Game Reviews Games

Haven review

Back in July, when the demos festival was taking place on Xbox, I had a few highlighted games I was on the lookout for and Haven was one of them. Focusing on a couple of young runaways taking refuge in an alien planet, the game had clear inspirations from a wide array of points like anime and romance stories; farming and survival sims; resource management and base building; a mixture of turn-based and real-time combat RPGs. Having spent over a dozen hours with it, what struck me as odd was that if I had to summarize it in one sentence it would be “anime relationship simulator with mini-games galore”, but if I had to pick a game that closely resembles it, my mind jumps to Brothers: A tale of two sons. I love Haven, not only because it is a fantastic experience in its simplicity and depth in all areas, but also because it is another game from this year that I feel tries to elevate the medium to explore and provide different experiences; namely, despite its fantastical world and whimsy humor in places, this is a game that takes a relationship in its entirety (meaning sex, being young, good and bad moments, etc.) seriously.

You’d be forgiven to highly doubt that last sentence, if you only heard the set up for the game; after all, it can’t get more cliched if it tried. You follow the story of Yu and Kay, a young, runaway couple who land on Source, an alien planet away from their home (The Apiary) and ExaNova, the company that is intrinsically linked with their lives. Yu is an upper-class girl who loves fixing ships and Kay is a poor, orphan saved from a troubled life by the company who gave him a researcher role and allowed him to meet the love of his life, Yu. Unfortunately, The Matchmaker (an all-powerful AI that matches the residents of The Apiary with a mate) disagrees and matched the two with different mates, so the rebellious couple run away, to create a new life for themselves in Source, where they find things are not as abandoned or uninhabitable as they were described in the long-lost documentations they found. I’m not going to say anything more on the story, because it ends up being cliched and uninteresting on its own, but it works as a framework for the game to build the actually interesting concepts it has for other areas, in particular its characters.
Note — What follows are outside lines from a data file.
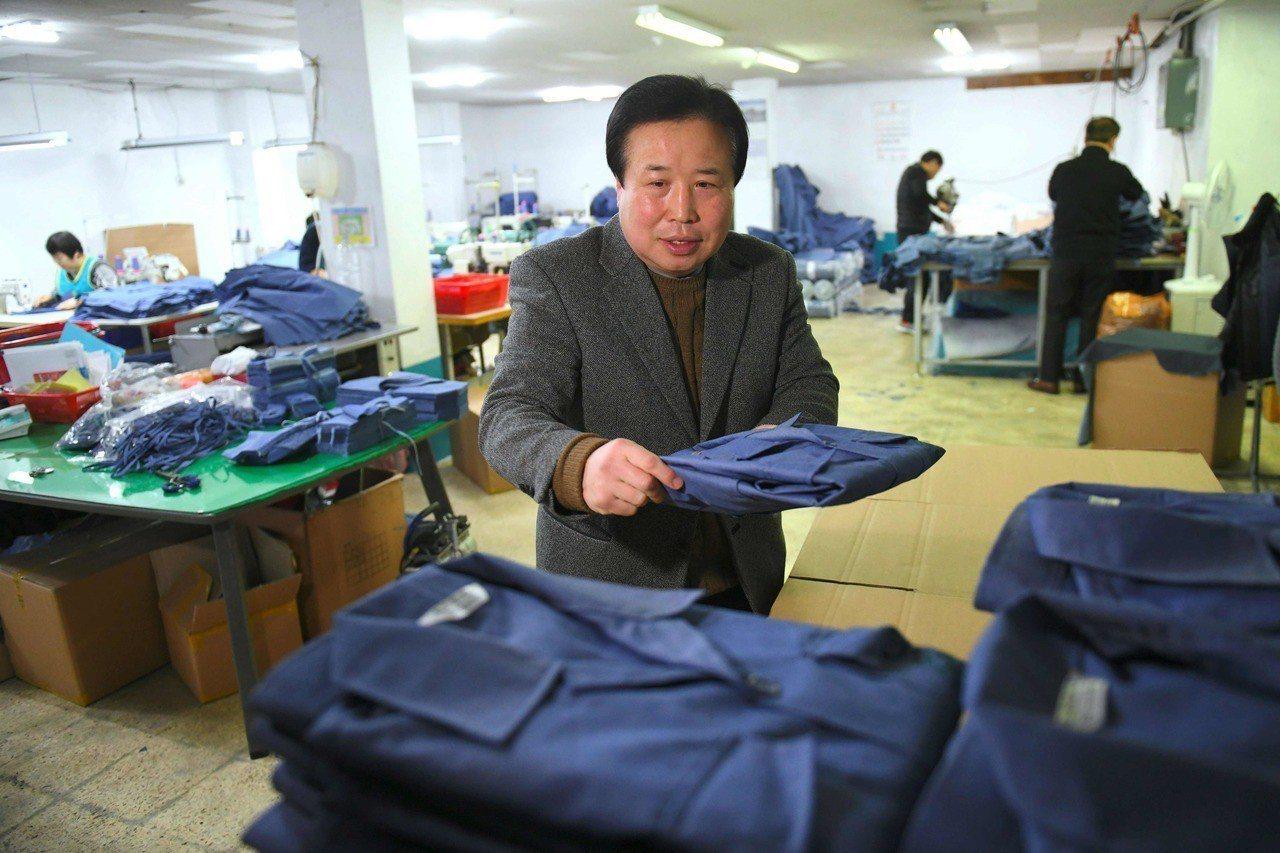 在開城工業區經營紡織工廠的朴容萬。 (法新社)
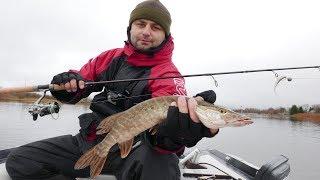 Три дня на рыбалке. Поиск и ловля щуки на реке. Ловля щуки на cпиннинг поздней осенью.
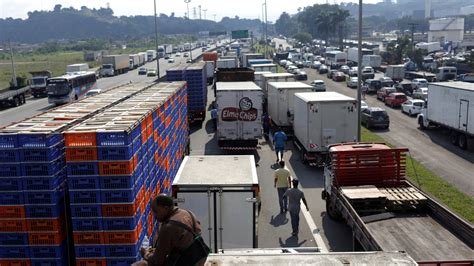 Brazil Reaches Deal To End 7day Truckers' Strike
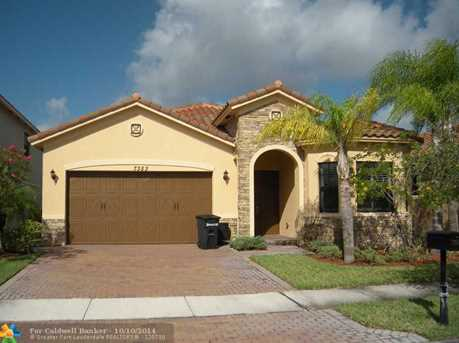 7353 NW 113th Ave - Photo 1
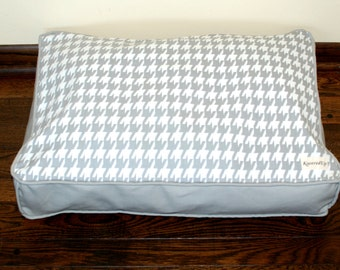 Small Houndstooth Dog Bed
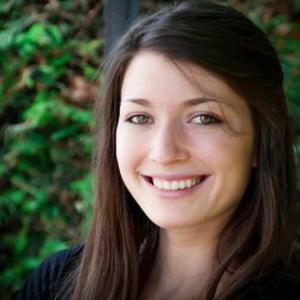 Manon, 23 ans, propose service de Designer et photographe - Régions Est France.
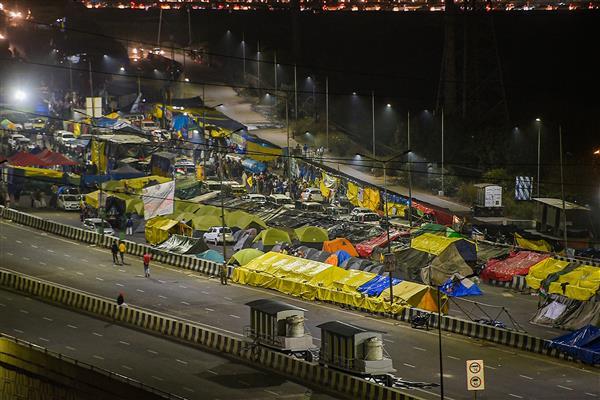'Chakka jam': Entry, exit gates at multiple metro stations closed in Delhi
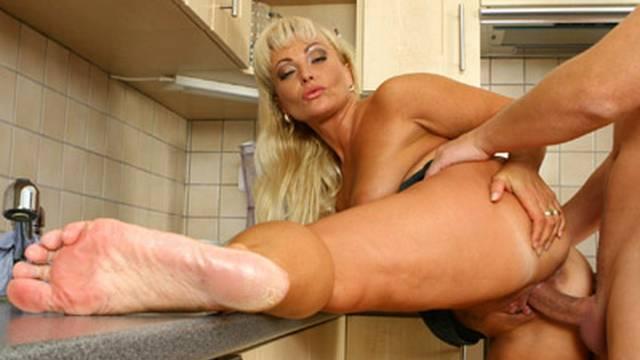 Blondie gehört in die Küche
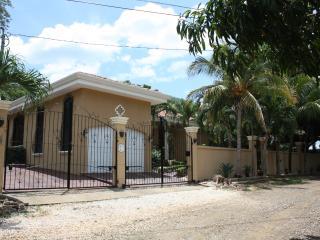 Villa La canta Rana, private Oasis!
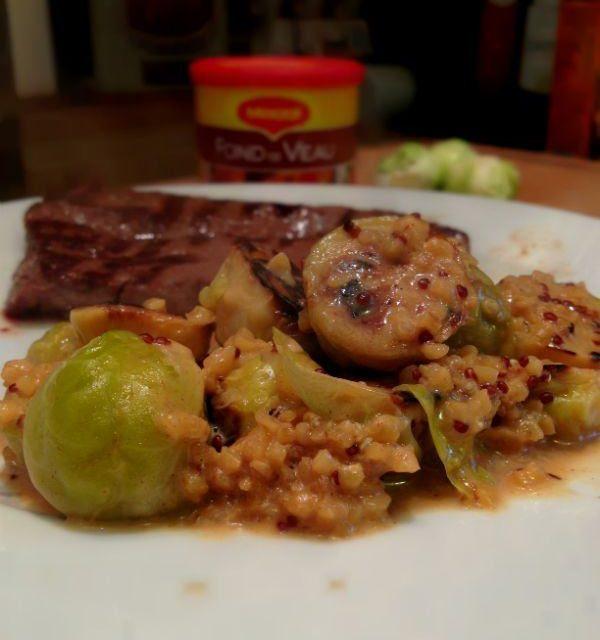 Poêlée de choux de Bruxelles et quinoa cuit dans la sauce au fond de veau Maggi®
Yu and Kay are one of the most well-realized couples in games, I have ever experienced. A lot of it has to do with the game as a whole (more on that later), but a big part of it is about the writing; they are both individuals who have their own ideas, tastes, quirks, and flaws. They have great chemistry together, even if they don’t always see eye to eye on things. They are written and performed in an organic and believable way; they tease each other; they psyche each other up, when they feel down; they play each other’s favorite game. They are young, so half of the time is spent talking about or having sex (just to clarify, this isn’t a “horny” game, all of it is in dialogue or suggested). This is also, as it becomes clear, a “spur of the moment” decision and they slowly start to learn more about each other in a natural way, while also coming to terms with the fact that they didn’t know each other too well before making this life-changing decision. Its all written exceptionally with moments of genuine comedy and romance, drama and action, with the flair of an anime show; they adapt one of the “animals” as their pet, they eat flamboyant food and flow around the planet holding hands and forming a band. It is all immediately likeable and engaging, and it only gets better as it tackles more themes and ideas.
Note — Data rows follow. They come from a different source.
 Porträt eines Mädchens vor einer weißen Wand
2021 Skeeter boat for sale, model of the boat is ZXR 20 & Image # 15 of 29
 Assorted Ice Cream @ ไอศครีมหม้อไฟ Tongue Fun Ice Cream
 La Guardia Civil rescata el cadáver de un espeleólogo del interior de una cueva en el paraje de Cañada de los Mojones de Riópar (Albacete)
However, talking about that without talking about the game as a whole is a losing battle, so let’s explore the mechanics and loop of the game before I go on. One of the things Haven nails is how simple it is to pick up and play, regardless of your experience with video games; you hold the right trigger to float, the left trigger to drift, and you use the left stick to guide the characters around. This is a bit unusual at first – and at times throughout the game, you will find yourself wrestling with the controls – however, once you get used to it, it feels great to control and is fun enough to make 12+ hours of exploring engaging. One of the game’s core mechanics is flow; a blue substance that powers your boots for flying around and is needed to interact with some objects around the world, as well as clearing out “rust” which is needed to make the area clear and provide you with important resources. The way you refill flow is through guiding the characters on flow trails, placed around each level, until its end, sometimes elevating the characters and allowing access to otherwise inaccessible spots; this is mostly optional as the resources gained are pretty easy to acquire if you run out of them and the game doesn’t really force you to clear out levels, but it is so much fun to traverse the environment, I did it anyway.
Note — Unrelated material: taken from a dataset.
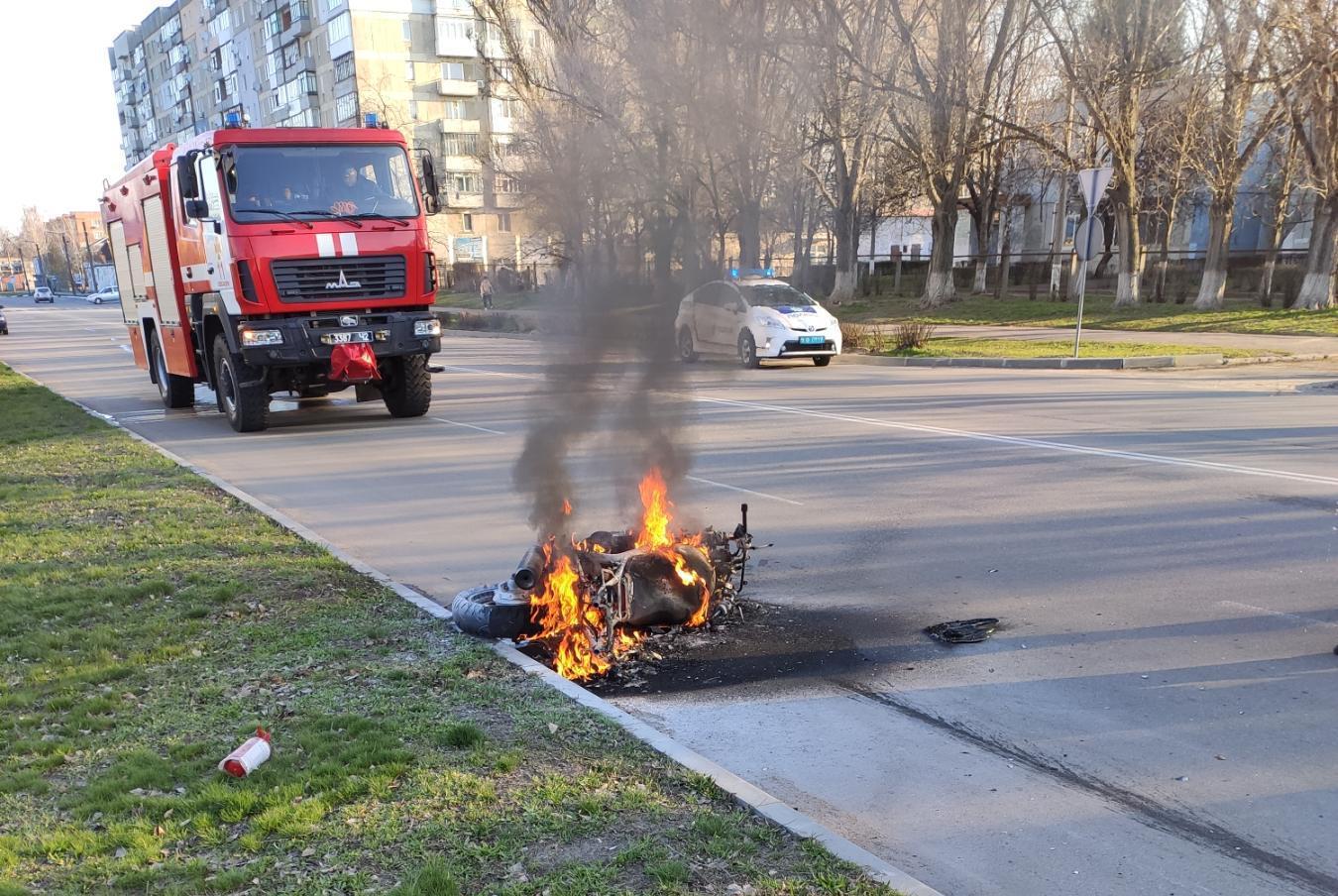 Нa Кіровогрaдщині рятувaльники ліквідувaли пожежу мотоцикла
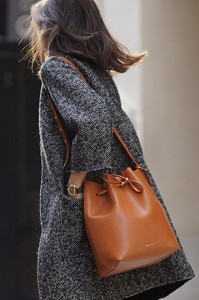 กระเป๋า-Mansur-Gavriel-สเว็ตเตอร์-Lookbook-กางเกงยีนส์-Lookbook-เสื้อโค้ท-Rinascimento-รองเท้าส้นสูง-Coach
While traversing these levels, Yu and Kay will come up against hostile, native creatures, affected by the rust, and that is where combat comes in. Each character is controlled by their equivalent side of the controller (Kay on the left and Yu on the right) and they have the same 4 movies; shield is defense, impact and blast are melee and ranged damage types, and pacify is what needs to be used after you depleted an enemy’s life bar to remove them from battle. All of these need to be filled to become active and it is as simple as it sounds, but through smart enemy design and great visual feedback, the developers add a lot of depth and satisfaction to these encounters; for example, one type of enemy may need to be shielded against first before being able to do any damage to it, which requires one character to shield and one character to have the appropriate attack ready, or some enemies can only be damaged by a max power attack, which happens when both characters charge the same attack and time their attacks correctly. As enemies get more diverse and start appearing alongside other enemies with different strategies required, the game slowly ramps up the challenge and the rewards from it; its not difficult at all, I did not die in my playthrough, however some may find the little ramp up towards the end to be a bit much (in that case there is an even lower difficulty option)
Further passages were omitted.